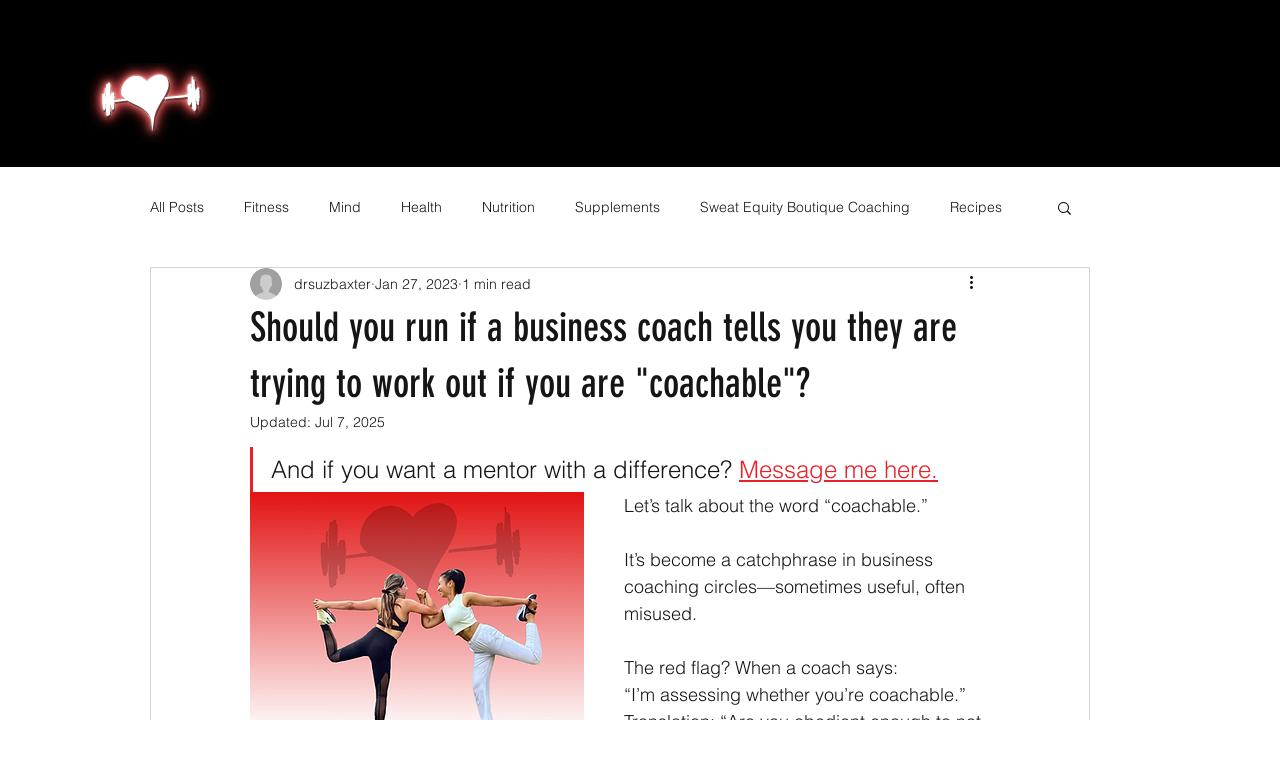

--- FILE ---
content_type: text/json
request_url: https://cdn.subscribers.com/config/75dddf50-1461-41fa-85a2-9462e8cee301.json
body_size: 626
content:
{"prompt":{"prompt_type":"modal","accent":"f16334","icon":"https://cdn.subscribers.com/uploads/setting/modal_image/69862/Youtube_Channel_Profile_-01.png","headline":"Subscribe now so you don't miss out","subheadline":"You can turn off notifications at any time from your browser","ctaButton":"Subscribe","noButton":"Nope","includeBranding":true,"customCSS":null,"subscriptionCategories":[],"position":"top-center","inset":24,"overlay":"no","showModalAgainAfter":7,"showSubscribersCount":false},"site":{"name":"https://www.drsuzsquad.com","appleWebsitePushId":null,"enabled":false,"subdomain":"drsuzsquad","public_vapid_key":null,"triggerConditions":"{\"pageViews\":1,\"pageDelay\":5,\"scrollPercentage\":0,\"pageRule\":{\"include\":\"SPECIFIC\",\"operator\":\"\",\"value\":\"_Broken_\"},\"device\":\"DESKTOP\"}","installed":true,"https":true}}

────────────────────

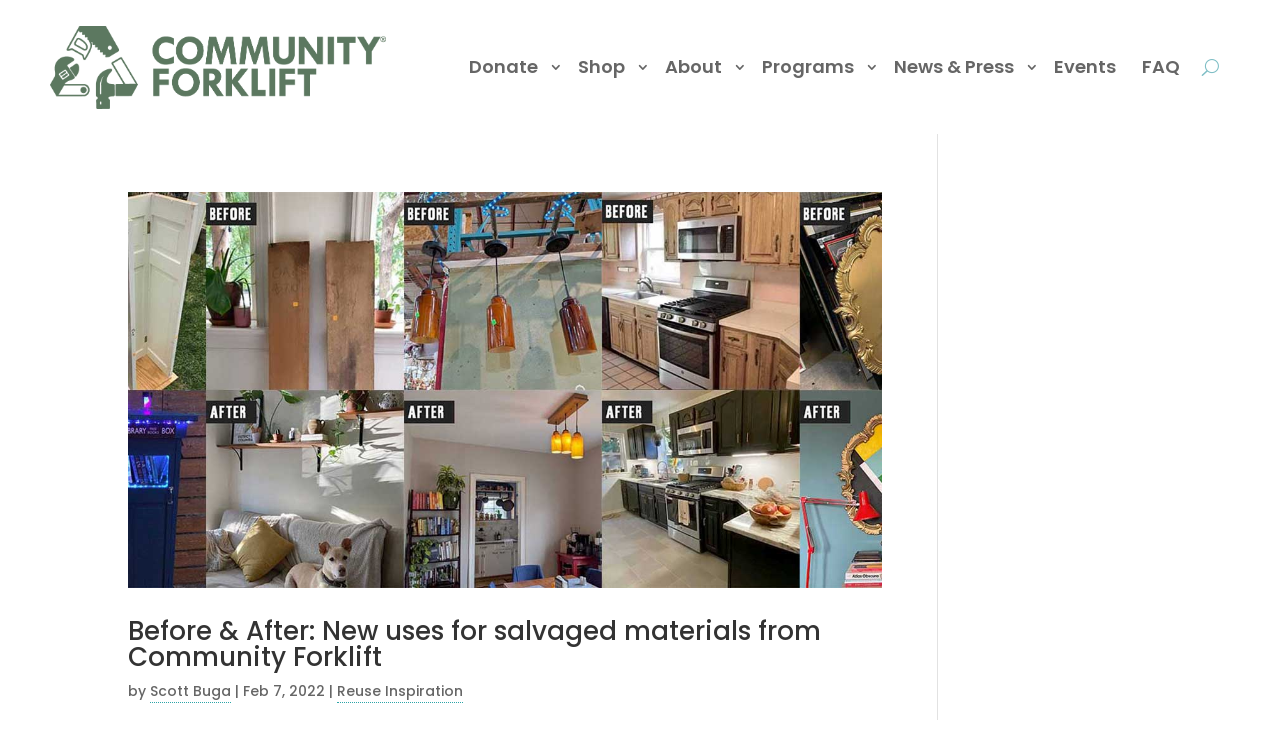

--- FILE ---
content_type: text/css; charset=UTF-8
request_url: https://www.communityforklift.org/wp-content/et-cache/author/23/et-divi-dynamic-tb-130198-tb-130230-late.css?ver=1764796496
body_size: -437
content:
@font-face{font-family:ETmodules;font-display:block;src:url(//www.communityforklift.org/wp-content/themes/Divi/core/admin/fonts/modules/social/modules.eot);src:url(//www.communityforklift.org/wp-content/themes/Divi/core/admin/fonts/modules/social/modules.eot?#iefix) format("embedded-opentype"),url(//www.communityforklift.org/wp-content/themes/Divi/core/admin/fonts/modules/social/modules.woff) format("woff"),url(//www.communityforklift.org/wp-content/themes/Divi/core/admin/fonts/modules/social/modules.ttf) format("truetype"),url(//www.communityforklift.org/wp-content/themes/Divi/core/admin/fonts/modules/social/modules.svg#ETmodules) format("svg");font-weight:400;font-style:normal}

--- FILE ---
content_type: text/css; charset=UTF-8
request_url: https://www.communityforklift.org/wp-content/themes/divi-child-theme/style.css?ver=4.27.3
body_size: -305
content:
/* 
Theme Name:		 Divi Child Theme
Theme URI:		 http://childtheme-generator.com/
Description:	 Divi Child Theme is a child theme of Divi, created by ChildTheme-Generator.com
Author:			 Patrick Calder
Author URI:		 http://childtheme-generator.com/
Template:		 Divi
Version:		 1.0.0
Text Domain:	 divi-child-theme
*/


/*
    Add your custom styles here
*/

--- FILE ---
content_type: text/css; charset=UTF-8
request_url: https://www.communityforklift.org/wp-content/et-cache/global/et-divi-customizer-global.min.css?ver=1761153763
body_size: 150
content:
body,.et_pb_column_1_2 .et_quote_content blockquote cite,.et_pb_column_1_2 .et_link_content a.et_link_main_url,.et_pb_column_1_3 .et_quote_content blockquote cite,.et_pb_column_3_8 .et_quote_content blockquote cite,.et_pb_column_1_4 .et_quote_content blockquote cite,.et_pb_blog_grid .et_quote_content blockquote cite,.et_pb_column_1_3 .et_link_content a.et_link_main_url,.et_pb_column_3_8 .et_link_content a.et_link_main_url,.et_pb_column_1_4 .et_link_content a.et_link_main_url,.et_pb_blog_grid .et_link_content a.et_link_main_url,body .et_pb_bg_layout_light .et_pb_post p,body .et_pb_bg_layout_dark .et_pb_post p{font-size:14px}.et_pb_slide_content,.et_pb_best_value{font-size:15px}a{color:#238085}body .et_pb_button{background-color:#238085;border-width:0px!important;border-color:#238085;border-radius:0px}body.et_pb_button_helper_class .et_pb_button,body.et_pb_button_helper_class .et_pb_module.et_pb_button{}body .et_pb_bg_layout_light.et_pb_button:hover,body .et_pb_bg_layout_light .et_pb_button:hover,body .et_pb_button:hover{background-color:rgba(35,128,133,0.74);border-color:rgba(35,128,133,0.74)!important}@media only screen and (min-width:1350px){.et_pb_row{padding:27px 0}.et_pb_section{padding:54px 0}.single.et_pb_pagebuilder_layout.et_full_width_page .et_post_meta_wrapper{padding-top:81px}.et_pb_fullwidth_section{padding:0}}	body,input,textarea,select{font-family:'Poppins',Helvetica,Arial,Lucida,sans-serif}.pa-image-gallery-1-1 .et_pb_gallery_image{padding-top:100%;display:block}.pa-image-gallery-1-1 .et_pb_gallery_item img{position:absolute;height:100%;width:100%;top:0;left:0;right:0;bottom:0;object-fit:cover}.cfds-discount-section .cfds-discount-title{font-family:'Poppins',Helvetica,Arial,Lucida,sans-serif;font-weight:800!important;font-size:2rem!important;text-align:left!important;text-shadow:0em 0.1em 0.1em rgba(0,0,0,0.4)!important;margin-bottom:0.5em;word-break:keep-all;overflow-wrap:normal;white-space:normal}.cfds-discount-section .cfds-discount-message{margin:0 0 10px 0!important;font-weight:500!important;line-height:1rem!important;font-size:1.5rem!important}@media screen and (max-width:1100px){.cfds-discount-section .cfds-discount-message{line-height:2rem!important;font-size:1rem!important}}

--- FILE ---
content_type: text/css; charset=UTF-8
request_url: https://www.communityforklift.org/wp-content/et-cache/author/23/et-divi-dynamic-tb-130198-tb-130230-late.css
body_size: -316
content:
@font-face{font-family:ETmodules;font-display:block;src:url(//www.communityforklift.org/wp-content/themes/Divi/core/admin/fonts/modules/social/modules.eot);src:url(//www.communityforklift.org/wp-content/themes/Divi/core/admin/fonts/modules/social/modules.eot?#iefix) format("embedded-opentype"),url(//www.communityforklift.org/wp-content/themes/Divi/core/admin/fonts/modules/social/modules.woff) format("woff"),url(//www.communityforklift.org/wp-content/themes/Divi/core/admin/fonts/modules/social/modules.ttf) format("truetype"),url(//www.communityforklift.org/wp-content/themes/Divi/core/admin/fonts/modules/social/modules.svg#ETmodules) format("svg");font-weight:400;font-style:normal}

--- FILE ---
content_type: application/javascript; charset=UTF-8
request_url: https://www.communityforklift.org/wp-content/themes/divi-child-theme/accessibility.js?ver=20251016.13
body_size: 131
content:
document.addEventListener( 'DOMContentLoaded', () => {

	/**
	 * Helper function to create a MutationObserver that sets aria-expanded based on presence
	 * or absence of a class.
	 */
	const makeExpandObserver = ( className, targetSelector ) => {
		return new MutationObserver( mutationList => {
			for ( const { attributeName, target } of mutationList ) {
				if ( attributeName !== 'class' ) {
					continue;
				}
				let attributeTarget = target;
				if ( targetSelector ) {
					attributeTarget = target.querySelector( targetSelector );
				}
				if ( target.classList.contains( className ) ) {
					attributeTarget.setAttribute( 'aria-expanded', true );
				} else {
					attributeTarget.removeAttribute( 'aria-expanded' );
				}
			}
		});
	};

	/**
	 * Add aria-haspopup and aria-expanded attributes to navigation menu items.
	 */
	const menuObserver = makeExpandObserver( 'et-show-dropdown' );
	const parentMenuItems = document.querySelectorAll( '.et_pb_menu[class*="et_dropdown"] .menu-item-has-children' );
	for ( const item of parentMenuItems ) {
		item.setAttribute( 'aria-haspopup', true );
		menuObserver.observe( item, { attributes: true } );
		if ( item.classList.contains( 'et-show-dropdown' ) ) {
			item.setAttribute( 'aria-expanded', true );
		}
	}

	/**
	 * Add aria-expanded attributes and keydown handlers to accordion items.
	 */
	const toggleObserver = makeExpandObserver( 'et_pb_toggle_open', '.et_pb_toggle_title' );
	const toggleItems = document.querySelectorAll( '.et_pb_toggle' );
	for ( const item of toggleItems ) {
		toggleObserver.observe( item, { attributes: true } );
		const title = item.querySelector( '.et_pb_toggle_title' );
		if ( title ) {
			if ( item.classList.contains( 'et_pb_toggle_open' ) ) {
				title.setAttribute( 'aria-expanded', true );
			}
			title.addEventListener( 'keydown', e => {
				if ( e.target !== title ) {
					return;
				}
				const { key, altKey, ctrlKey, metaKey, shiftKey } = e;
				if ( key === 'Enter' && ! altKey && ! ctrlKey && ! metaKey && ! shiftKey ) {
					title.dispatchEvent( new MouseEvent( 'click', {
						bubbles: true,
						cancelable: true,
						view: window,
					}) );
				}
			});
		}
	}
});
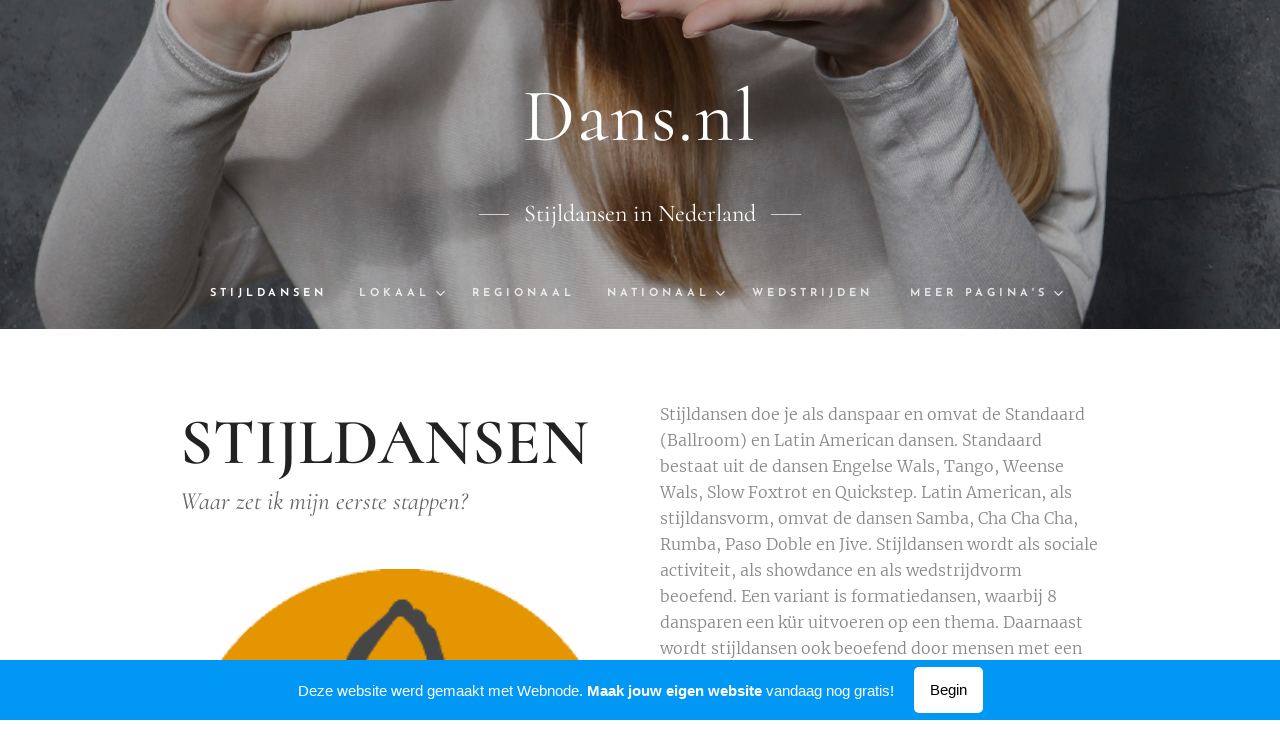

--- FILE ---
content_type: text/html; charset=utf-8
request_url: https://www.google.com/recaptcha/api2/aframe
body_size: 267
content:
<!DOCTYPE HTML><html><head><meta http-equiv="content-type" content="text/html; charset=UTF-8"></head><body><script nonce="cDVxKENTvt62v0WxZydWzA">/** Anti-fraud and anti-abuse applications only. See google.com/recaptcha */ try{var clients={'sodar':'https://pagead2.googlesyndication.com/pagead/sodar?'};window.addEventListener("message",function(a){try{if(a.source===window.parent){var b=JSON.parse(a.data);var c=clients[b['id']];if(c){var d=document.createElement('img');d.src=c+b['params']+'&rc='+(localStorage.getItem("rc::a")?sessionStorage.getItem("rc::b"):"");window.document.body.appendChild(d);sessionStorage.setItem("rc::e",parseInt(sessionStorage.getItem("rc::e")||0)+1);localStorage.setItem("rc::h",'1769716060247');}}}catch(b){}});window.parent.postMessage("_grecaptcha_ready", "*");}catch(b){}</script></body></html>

────────────────────

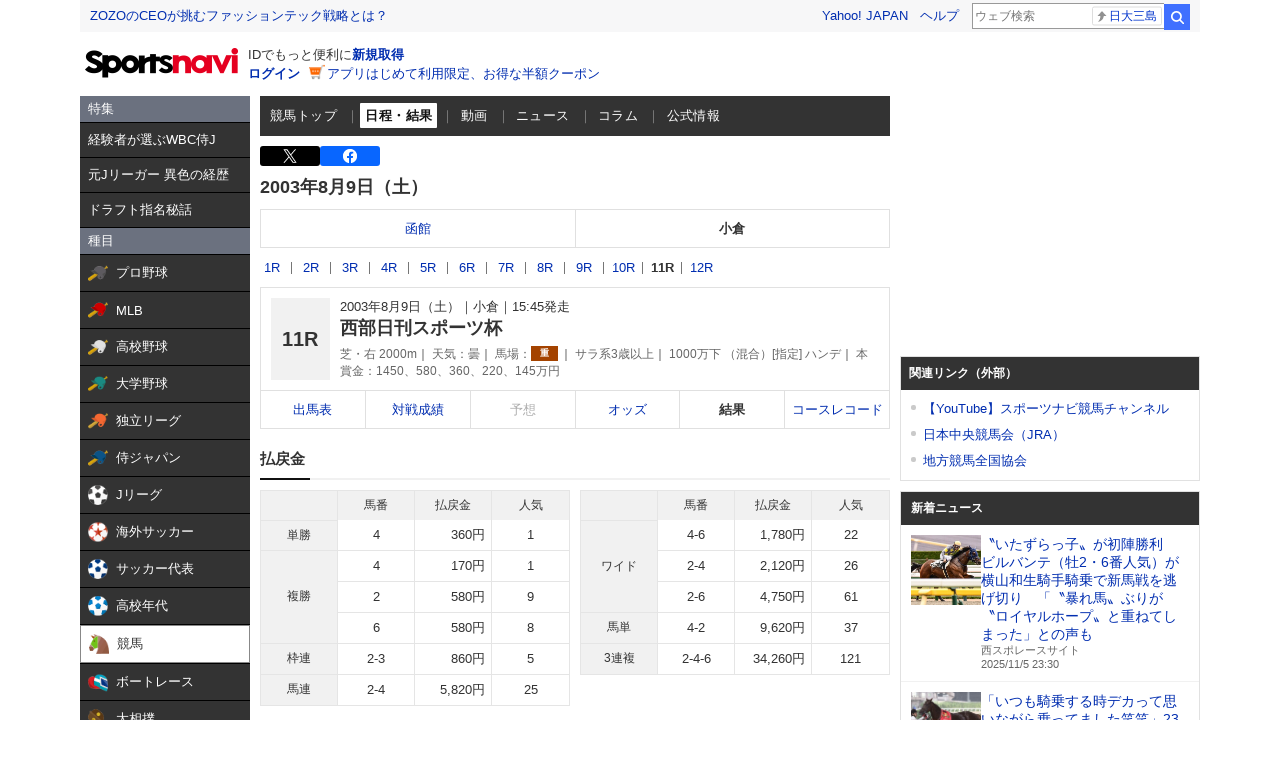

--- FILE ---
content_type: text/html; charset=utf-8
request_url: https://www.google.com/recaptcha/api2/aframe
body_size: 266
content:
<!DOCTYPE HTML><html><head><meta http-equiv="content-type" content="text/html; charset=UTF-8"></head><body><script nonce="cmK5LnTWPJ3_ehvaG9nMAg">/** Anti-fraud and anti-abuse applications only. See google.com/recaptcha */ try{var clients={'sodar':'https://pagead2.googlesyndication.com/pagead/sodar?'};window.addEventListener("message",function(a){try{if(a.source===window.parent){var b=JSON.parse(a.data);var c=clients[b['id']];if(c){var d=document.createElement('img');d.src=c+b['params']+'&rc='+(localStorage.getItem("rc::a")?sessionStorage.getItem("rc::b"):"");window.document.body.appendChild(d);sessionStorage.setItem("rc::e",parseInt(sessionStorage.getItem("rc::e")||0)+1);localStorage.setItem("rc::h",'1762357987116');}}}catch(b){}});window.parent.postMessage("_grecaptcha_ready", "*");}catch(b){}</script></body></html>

────────────────────

Within the listing above, work out how many lines contain the string "contains", and reply with that number only.

◆ **ANSWER BOX**:
3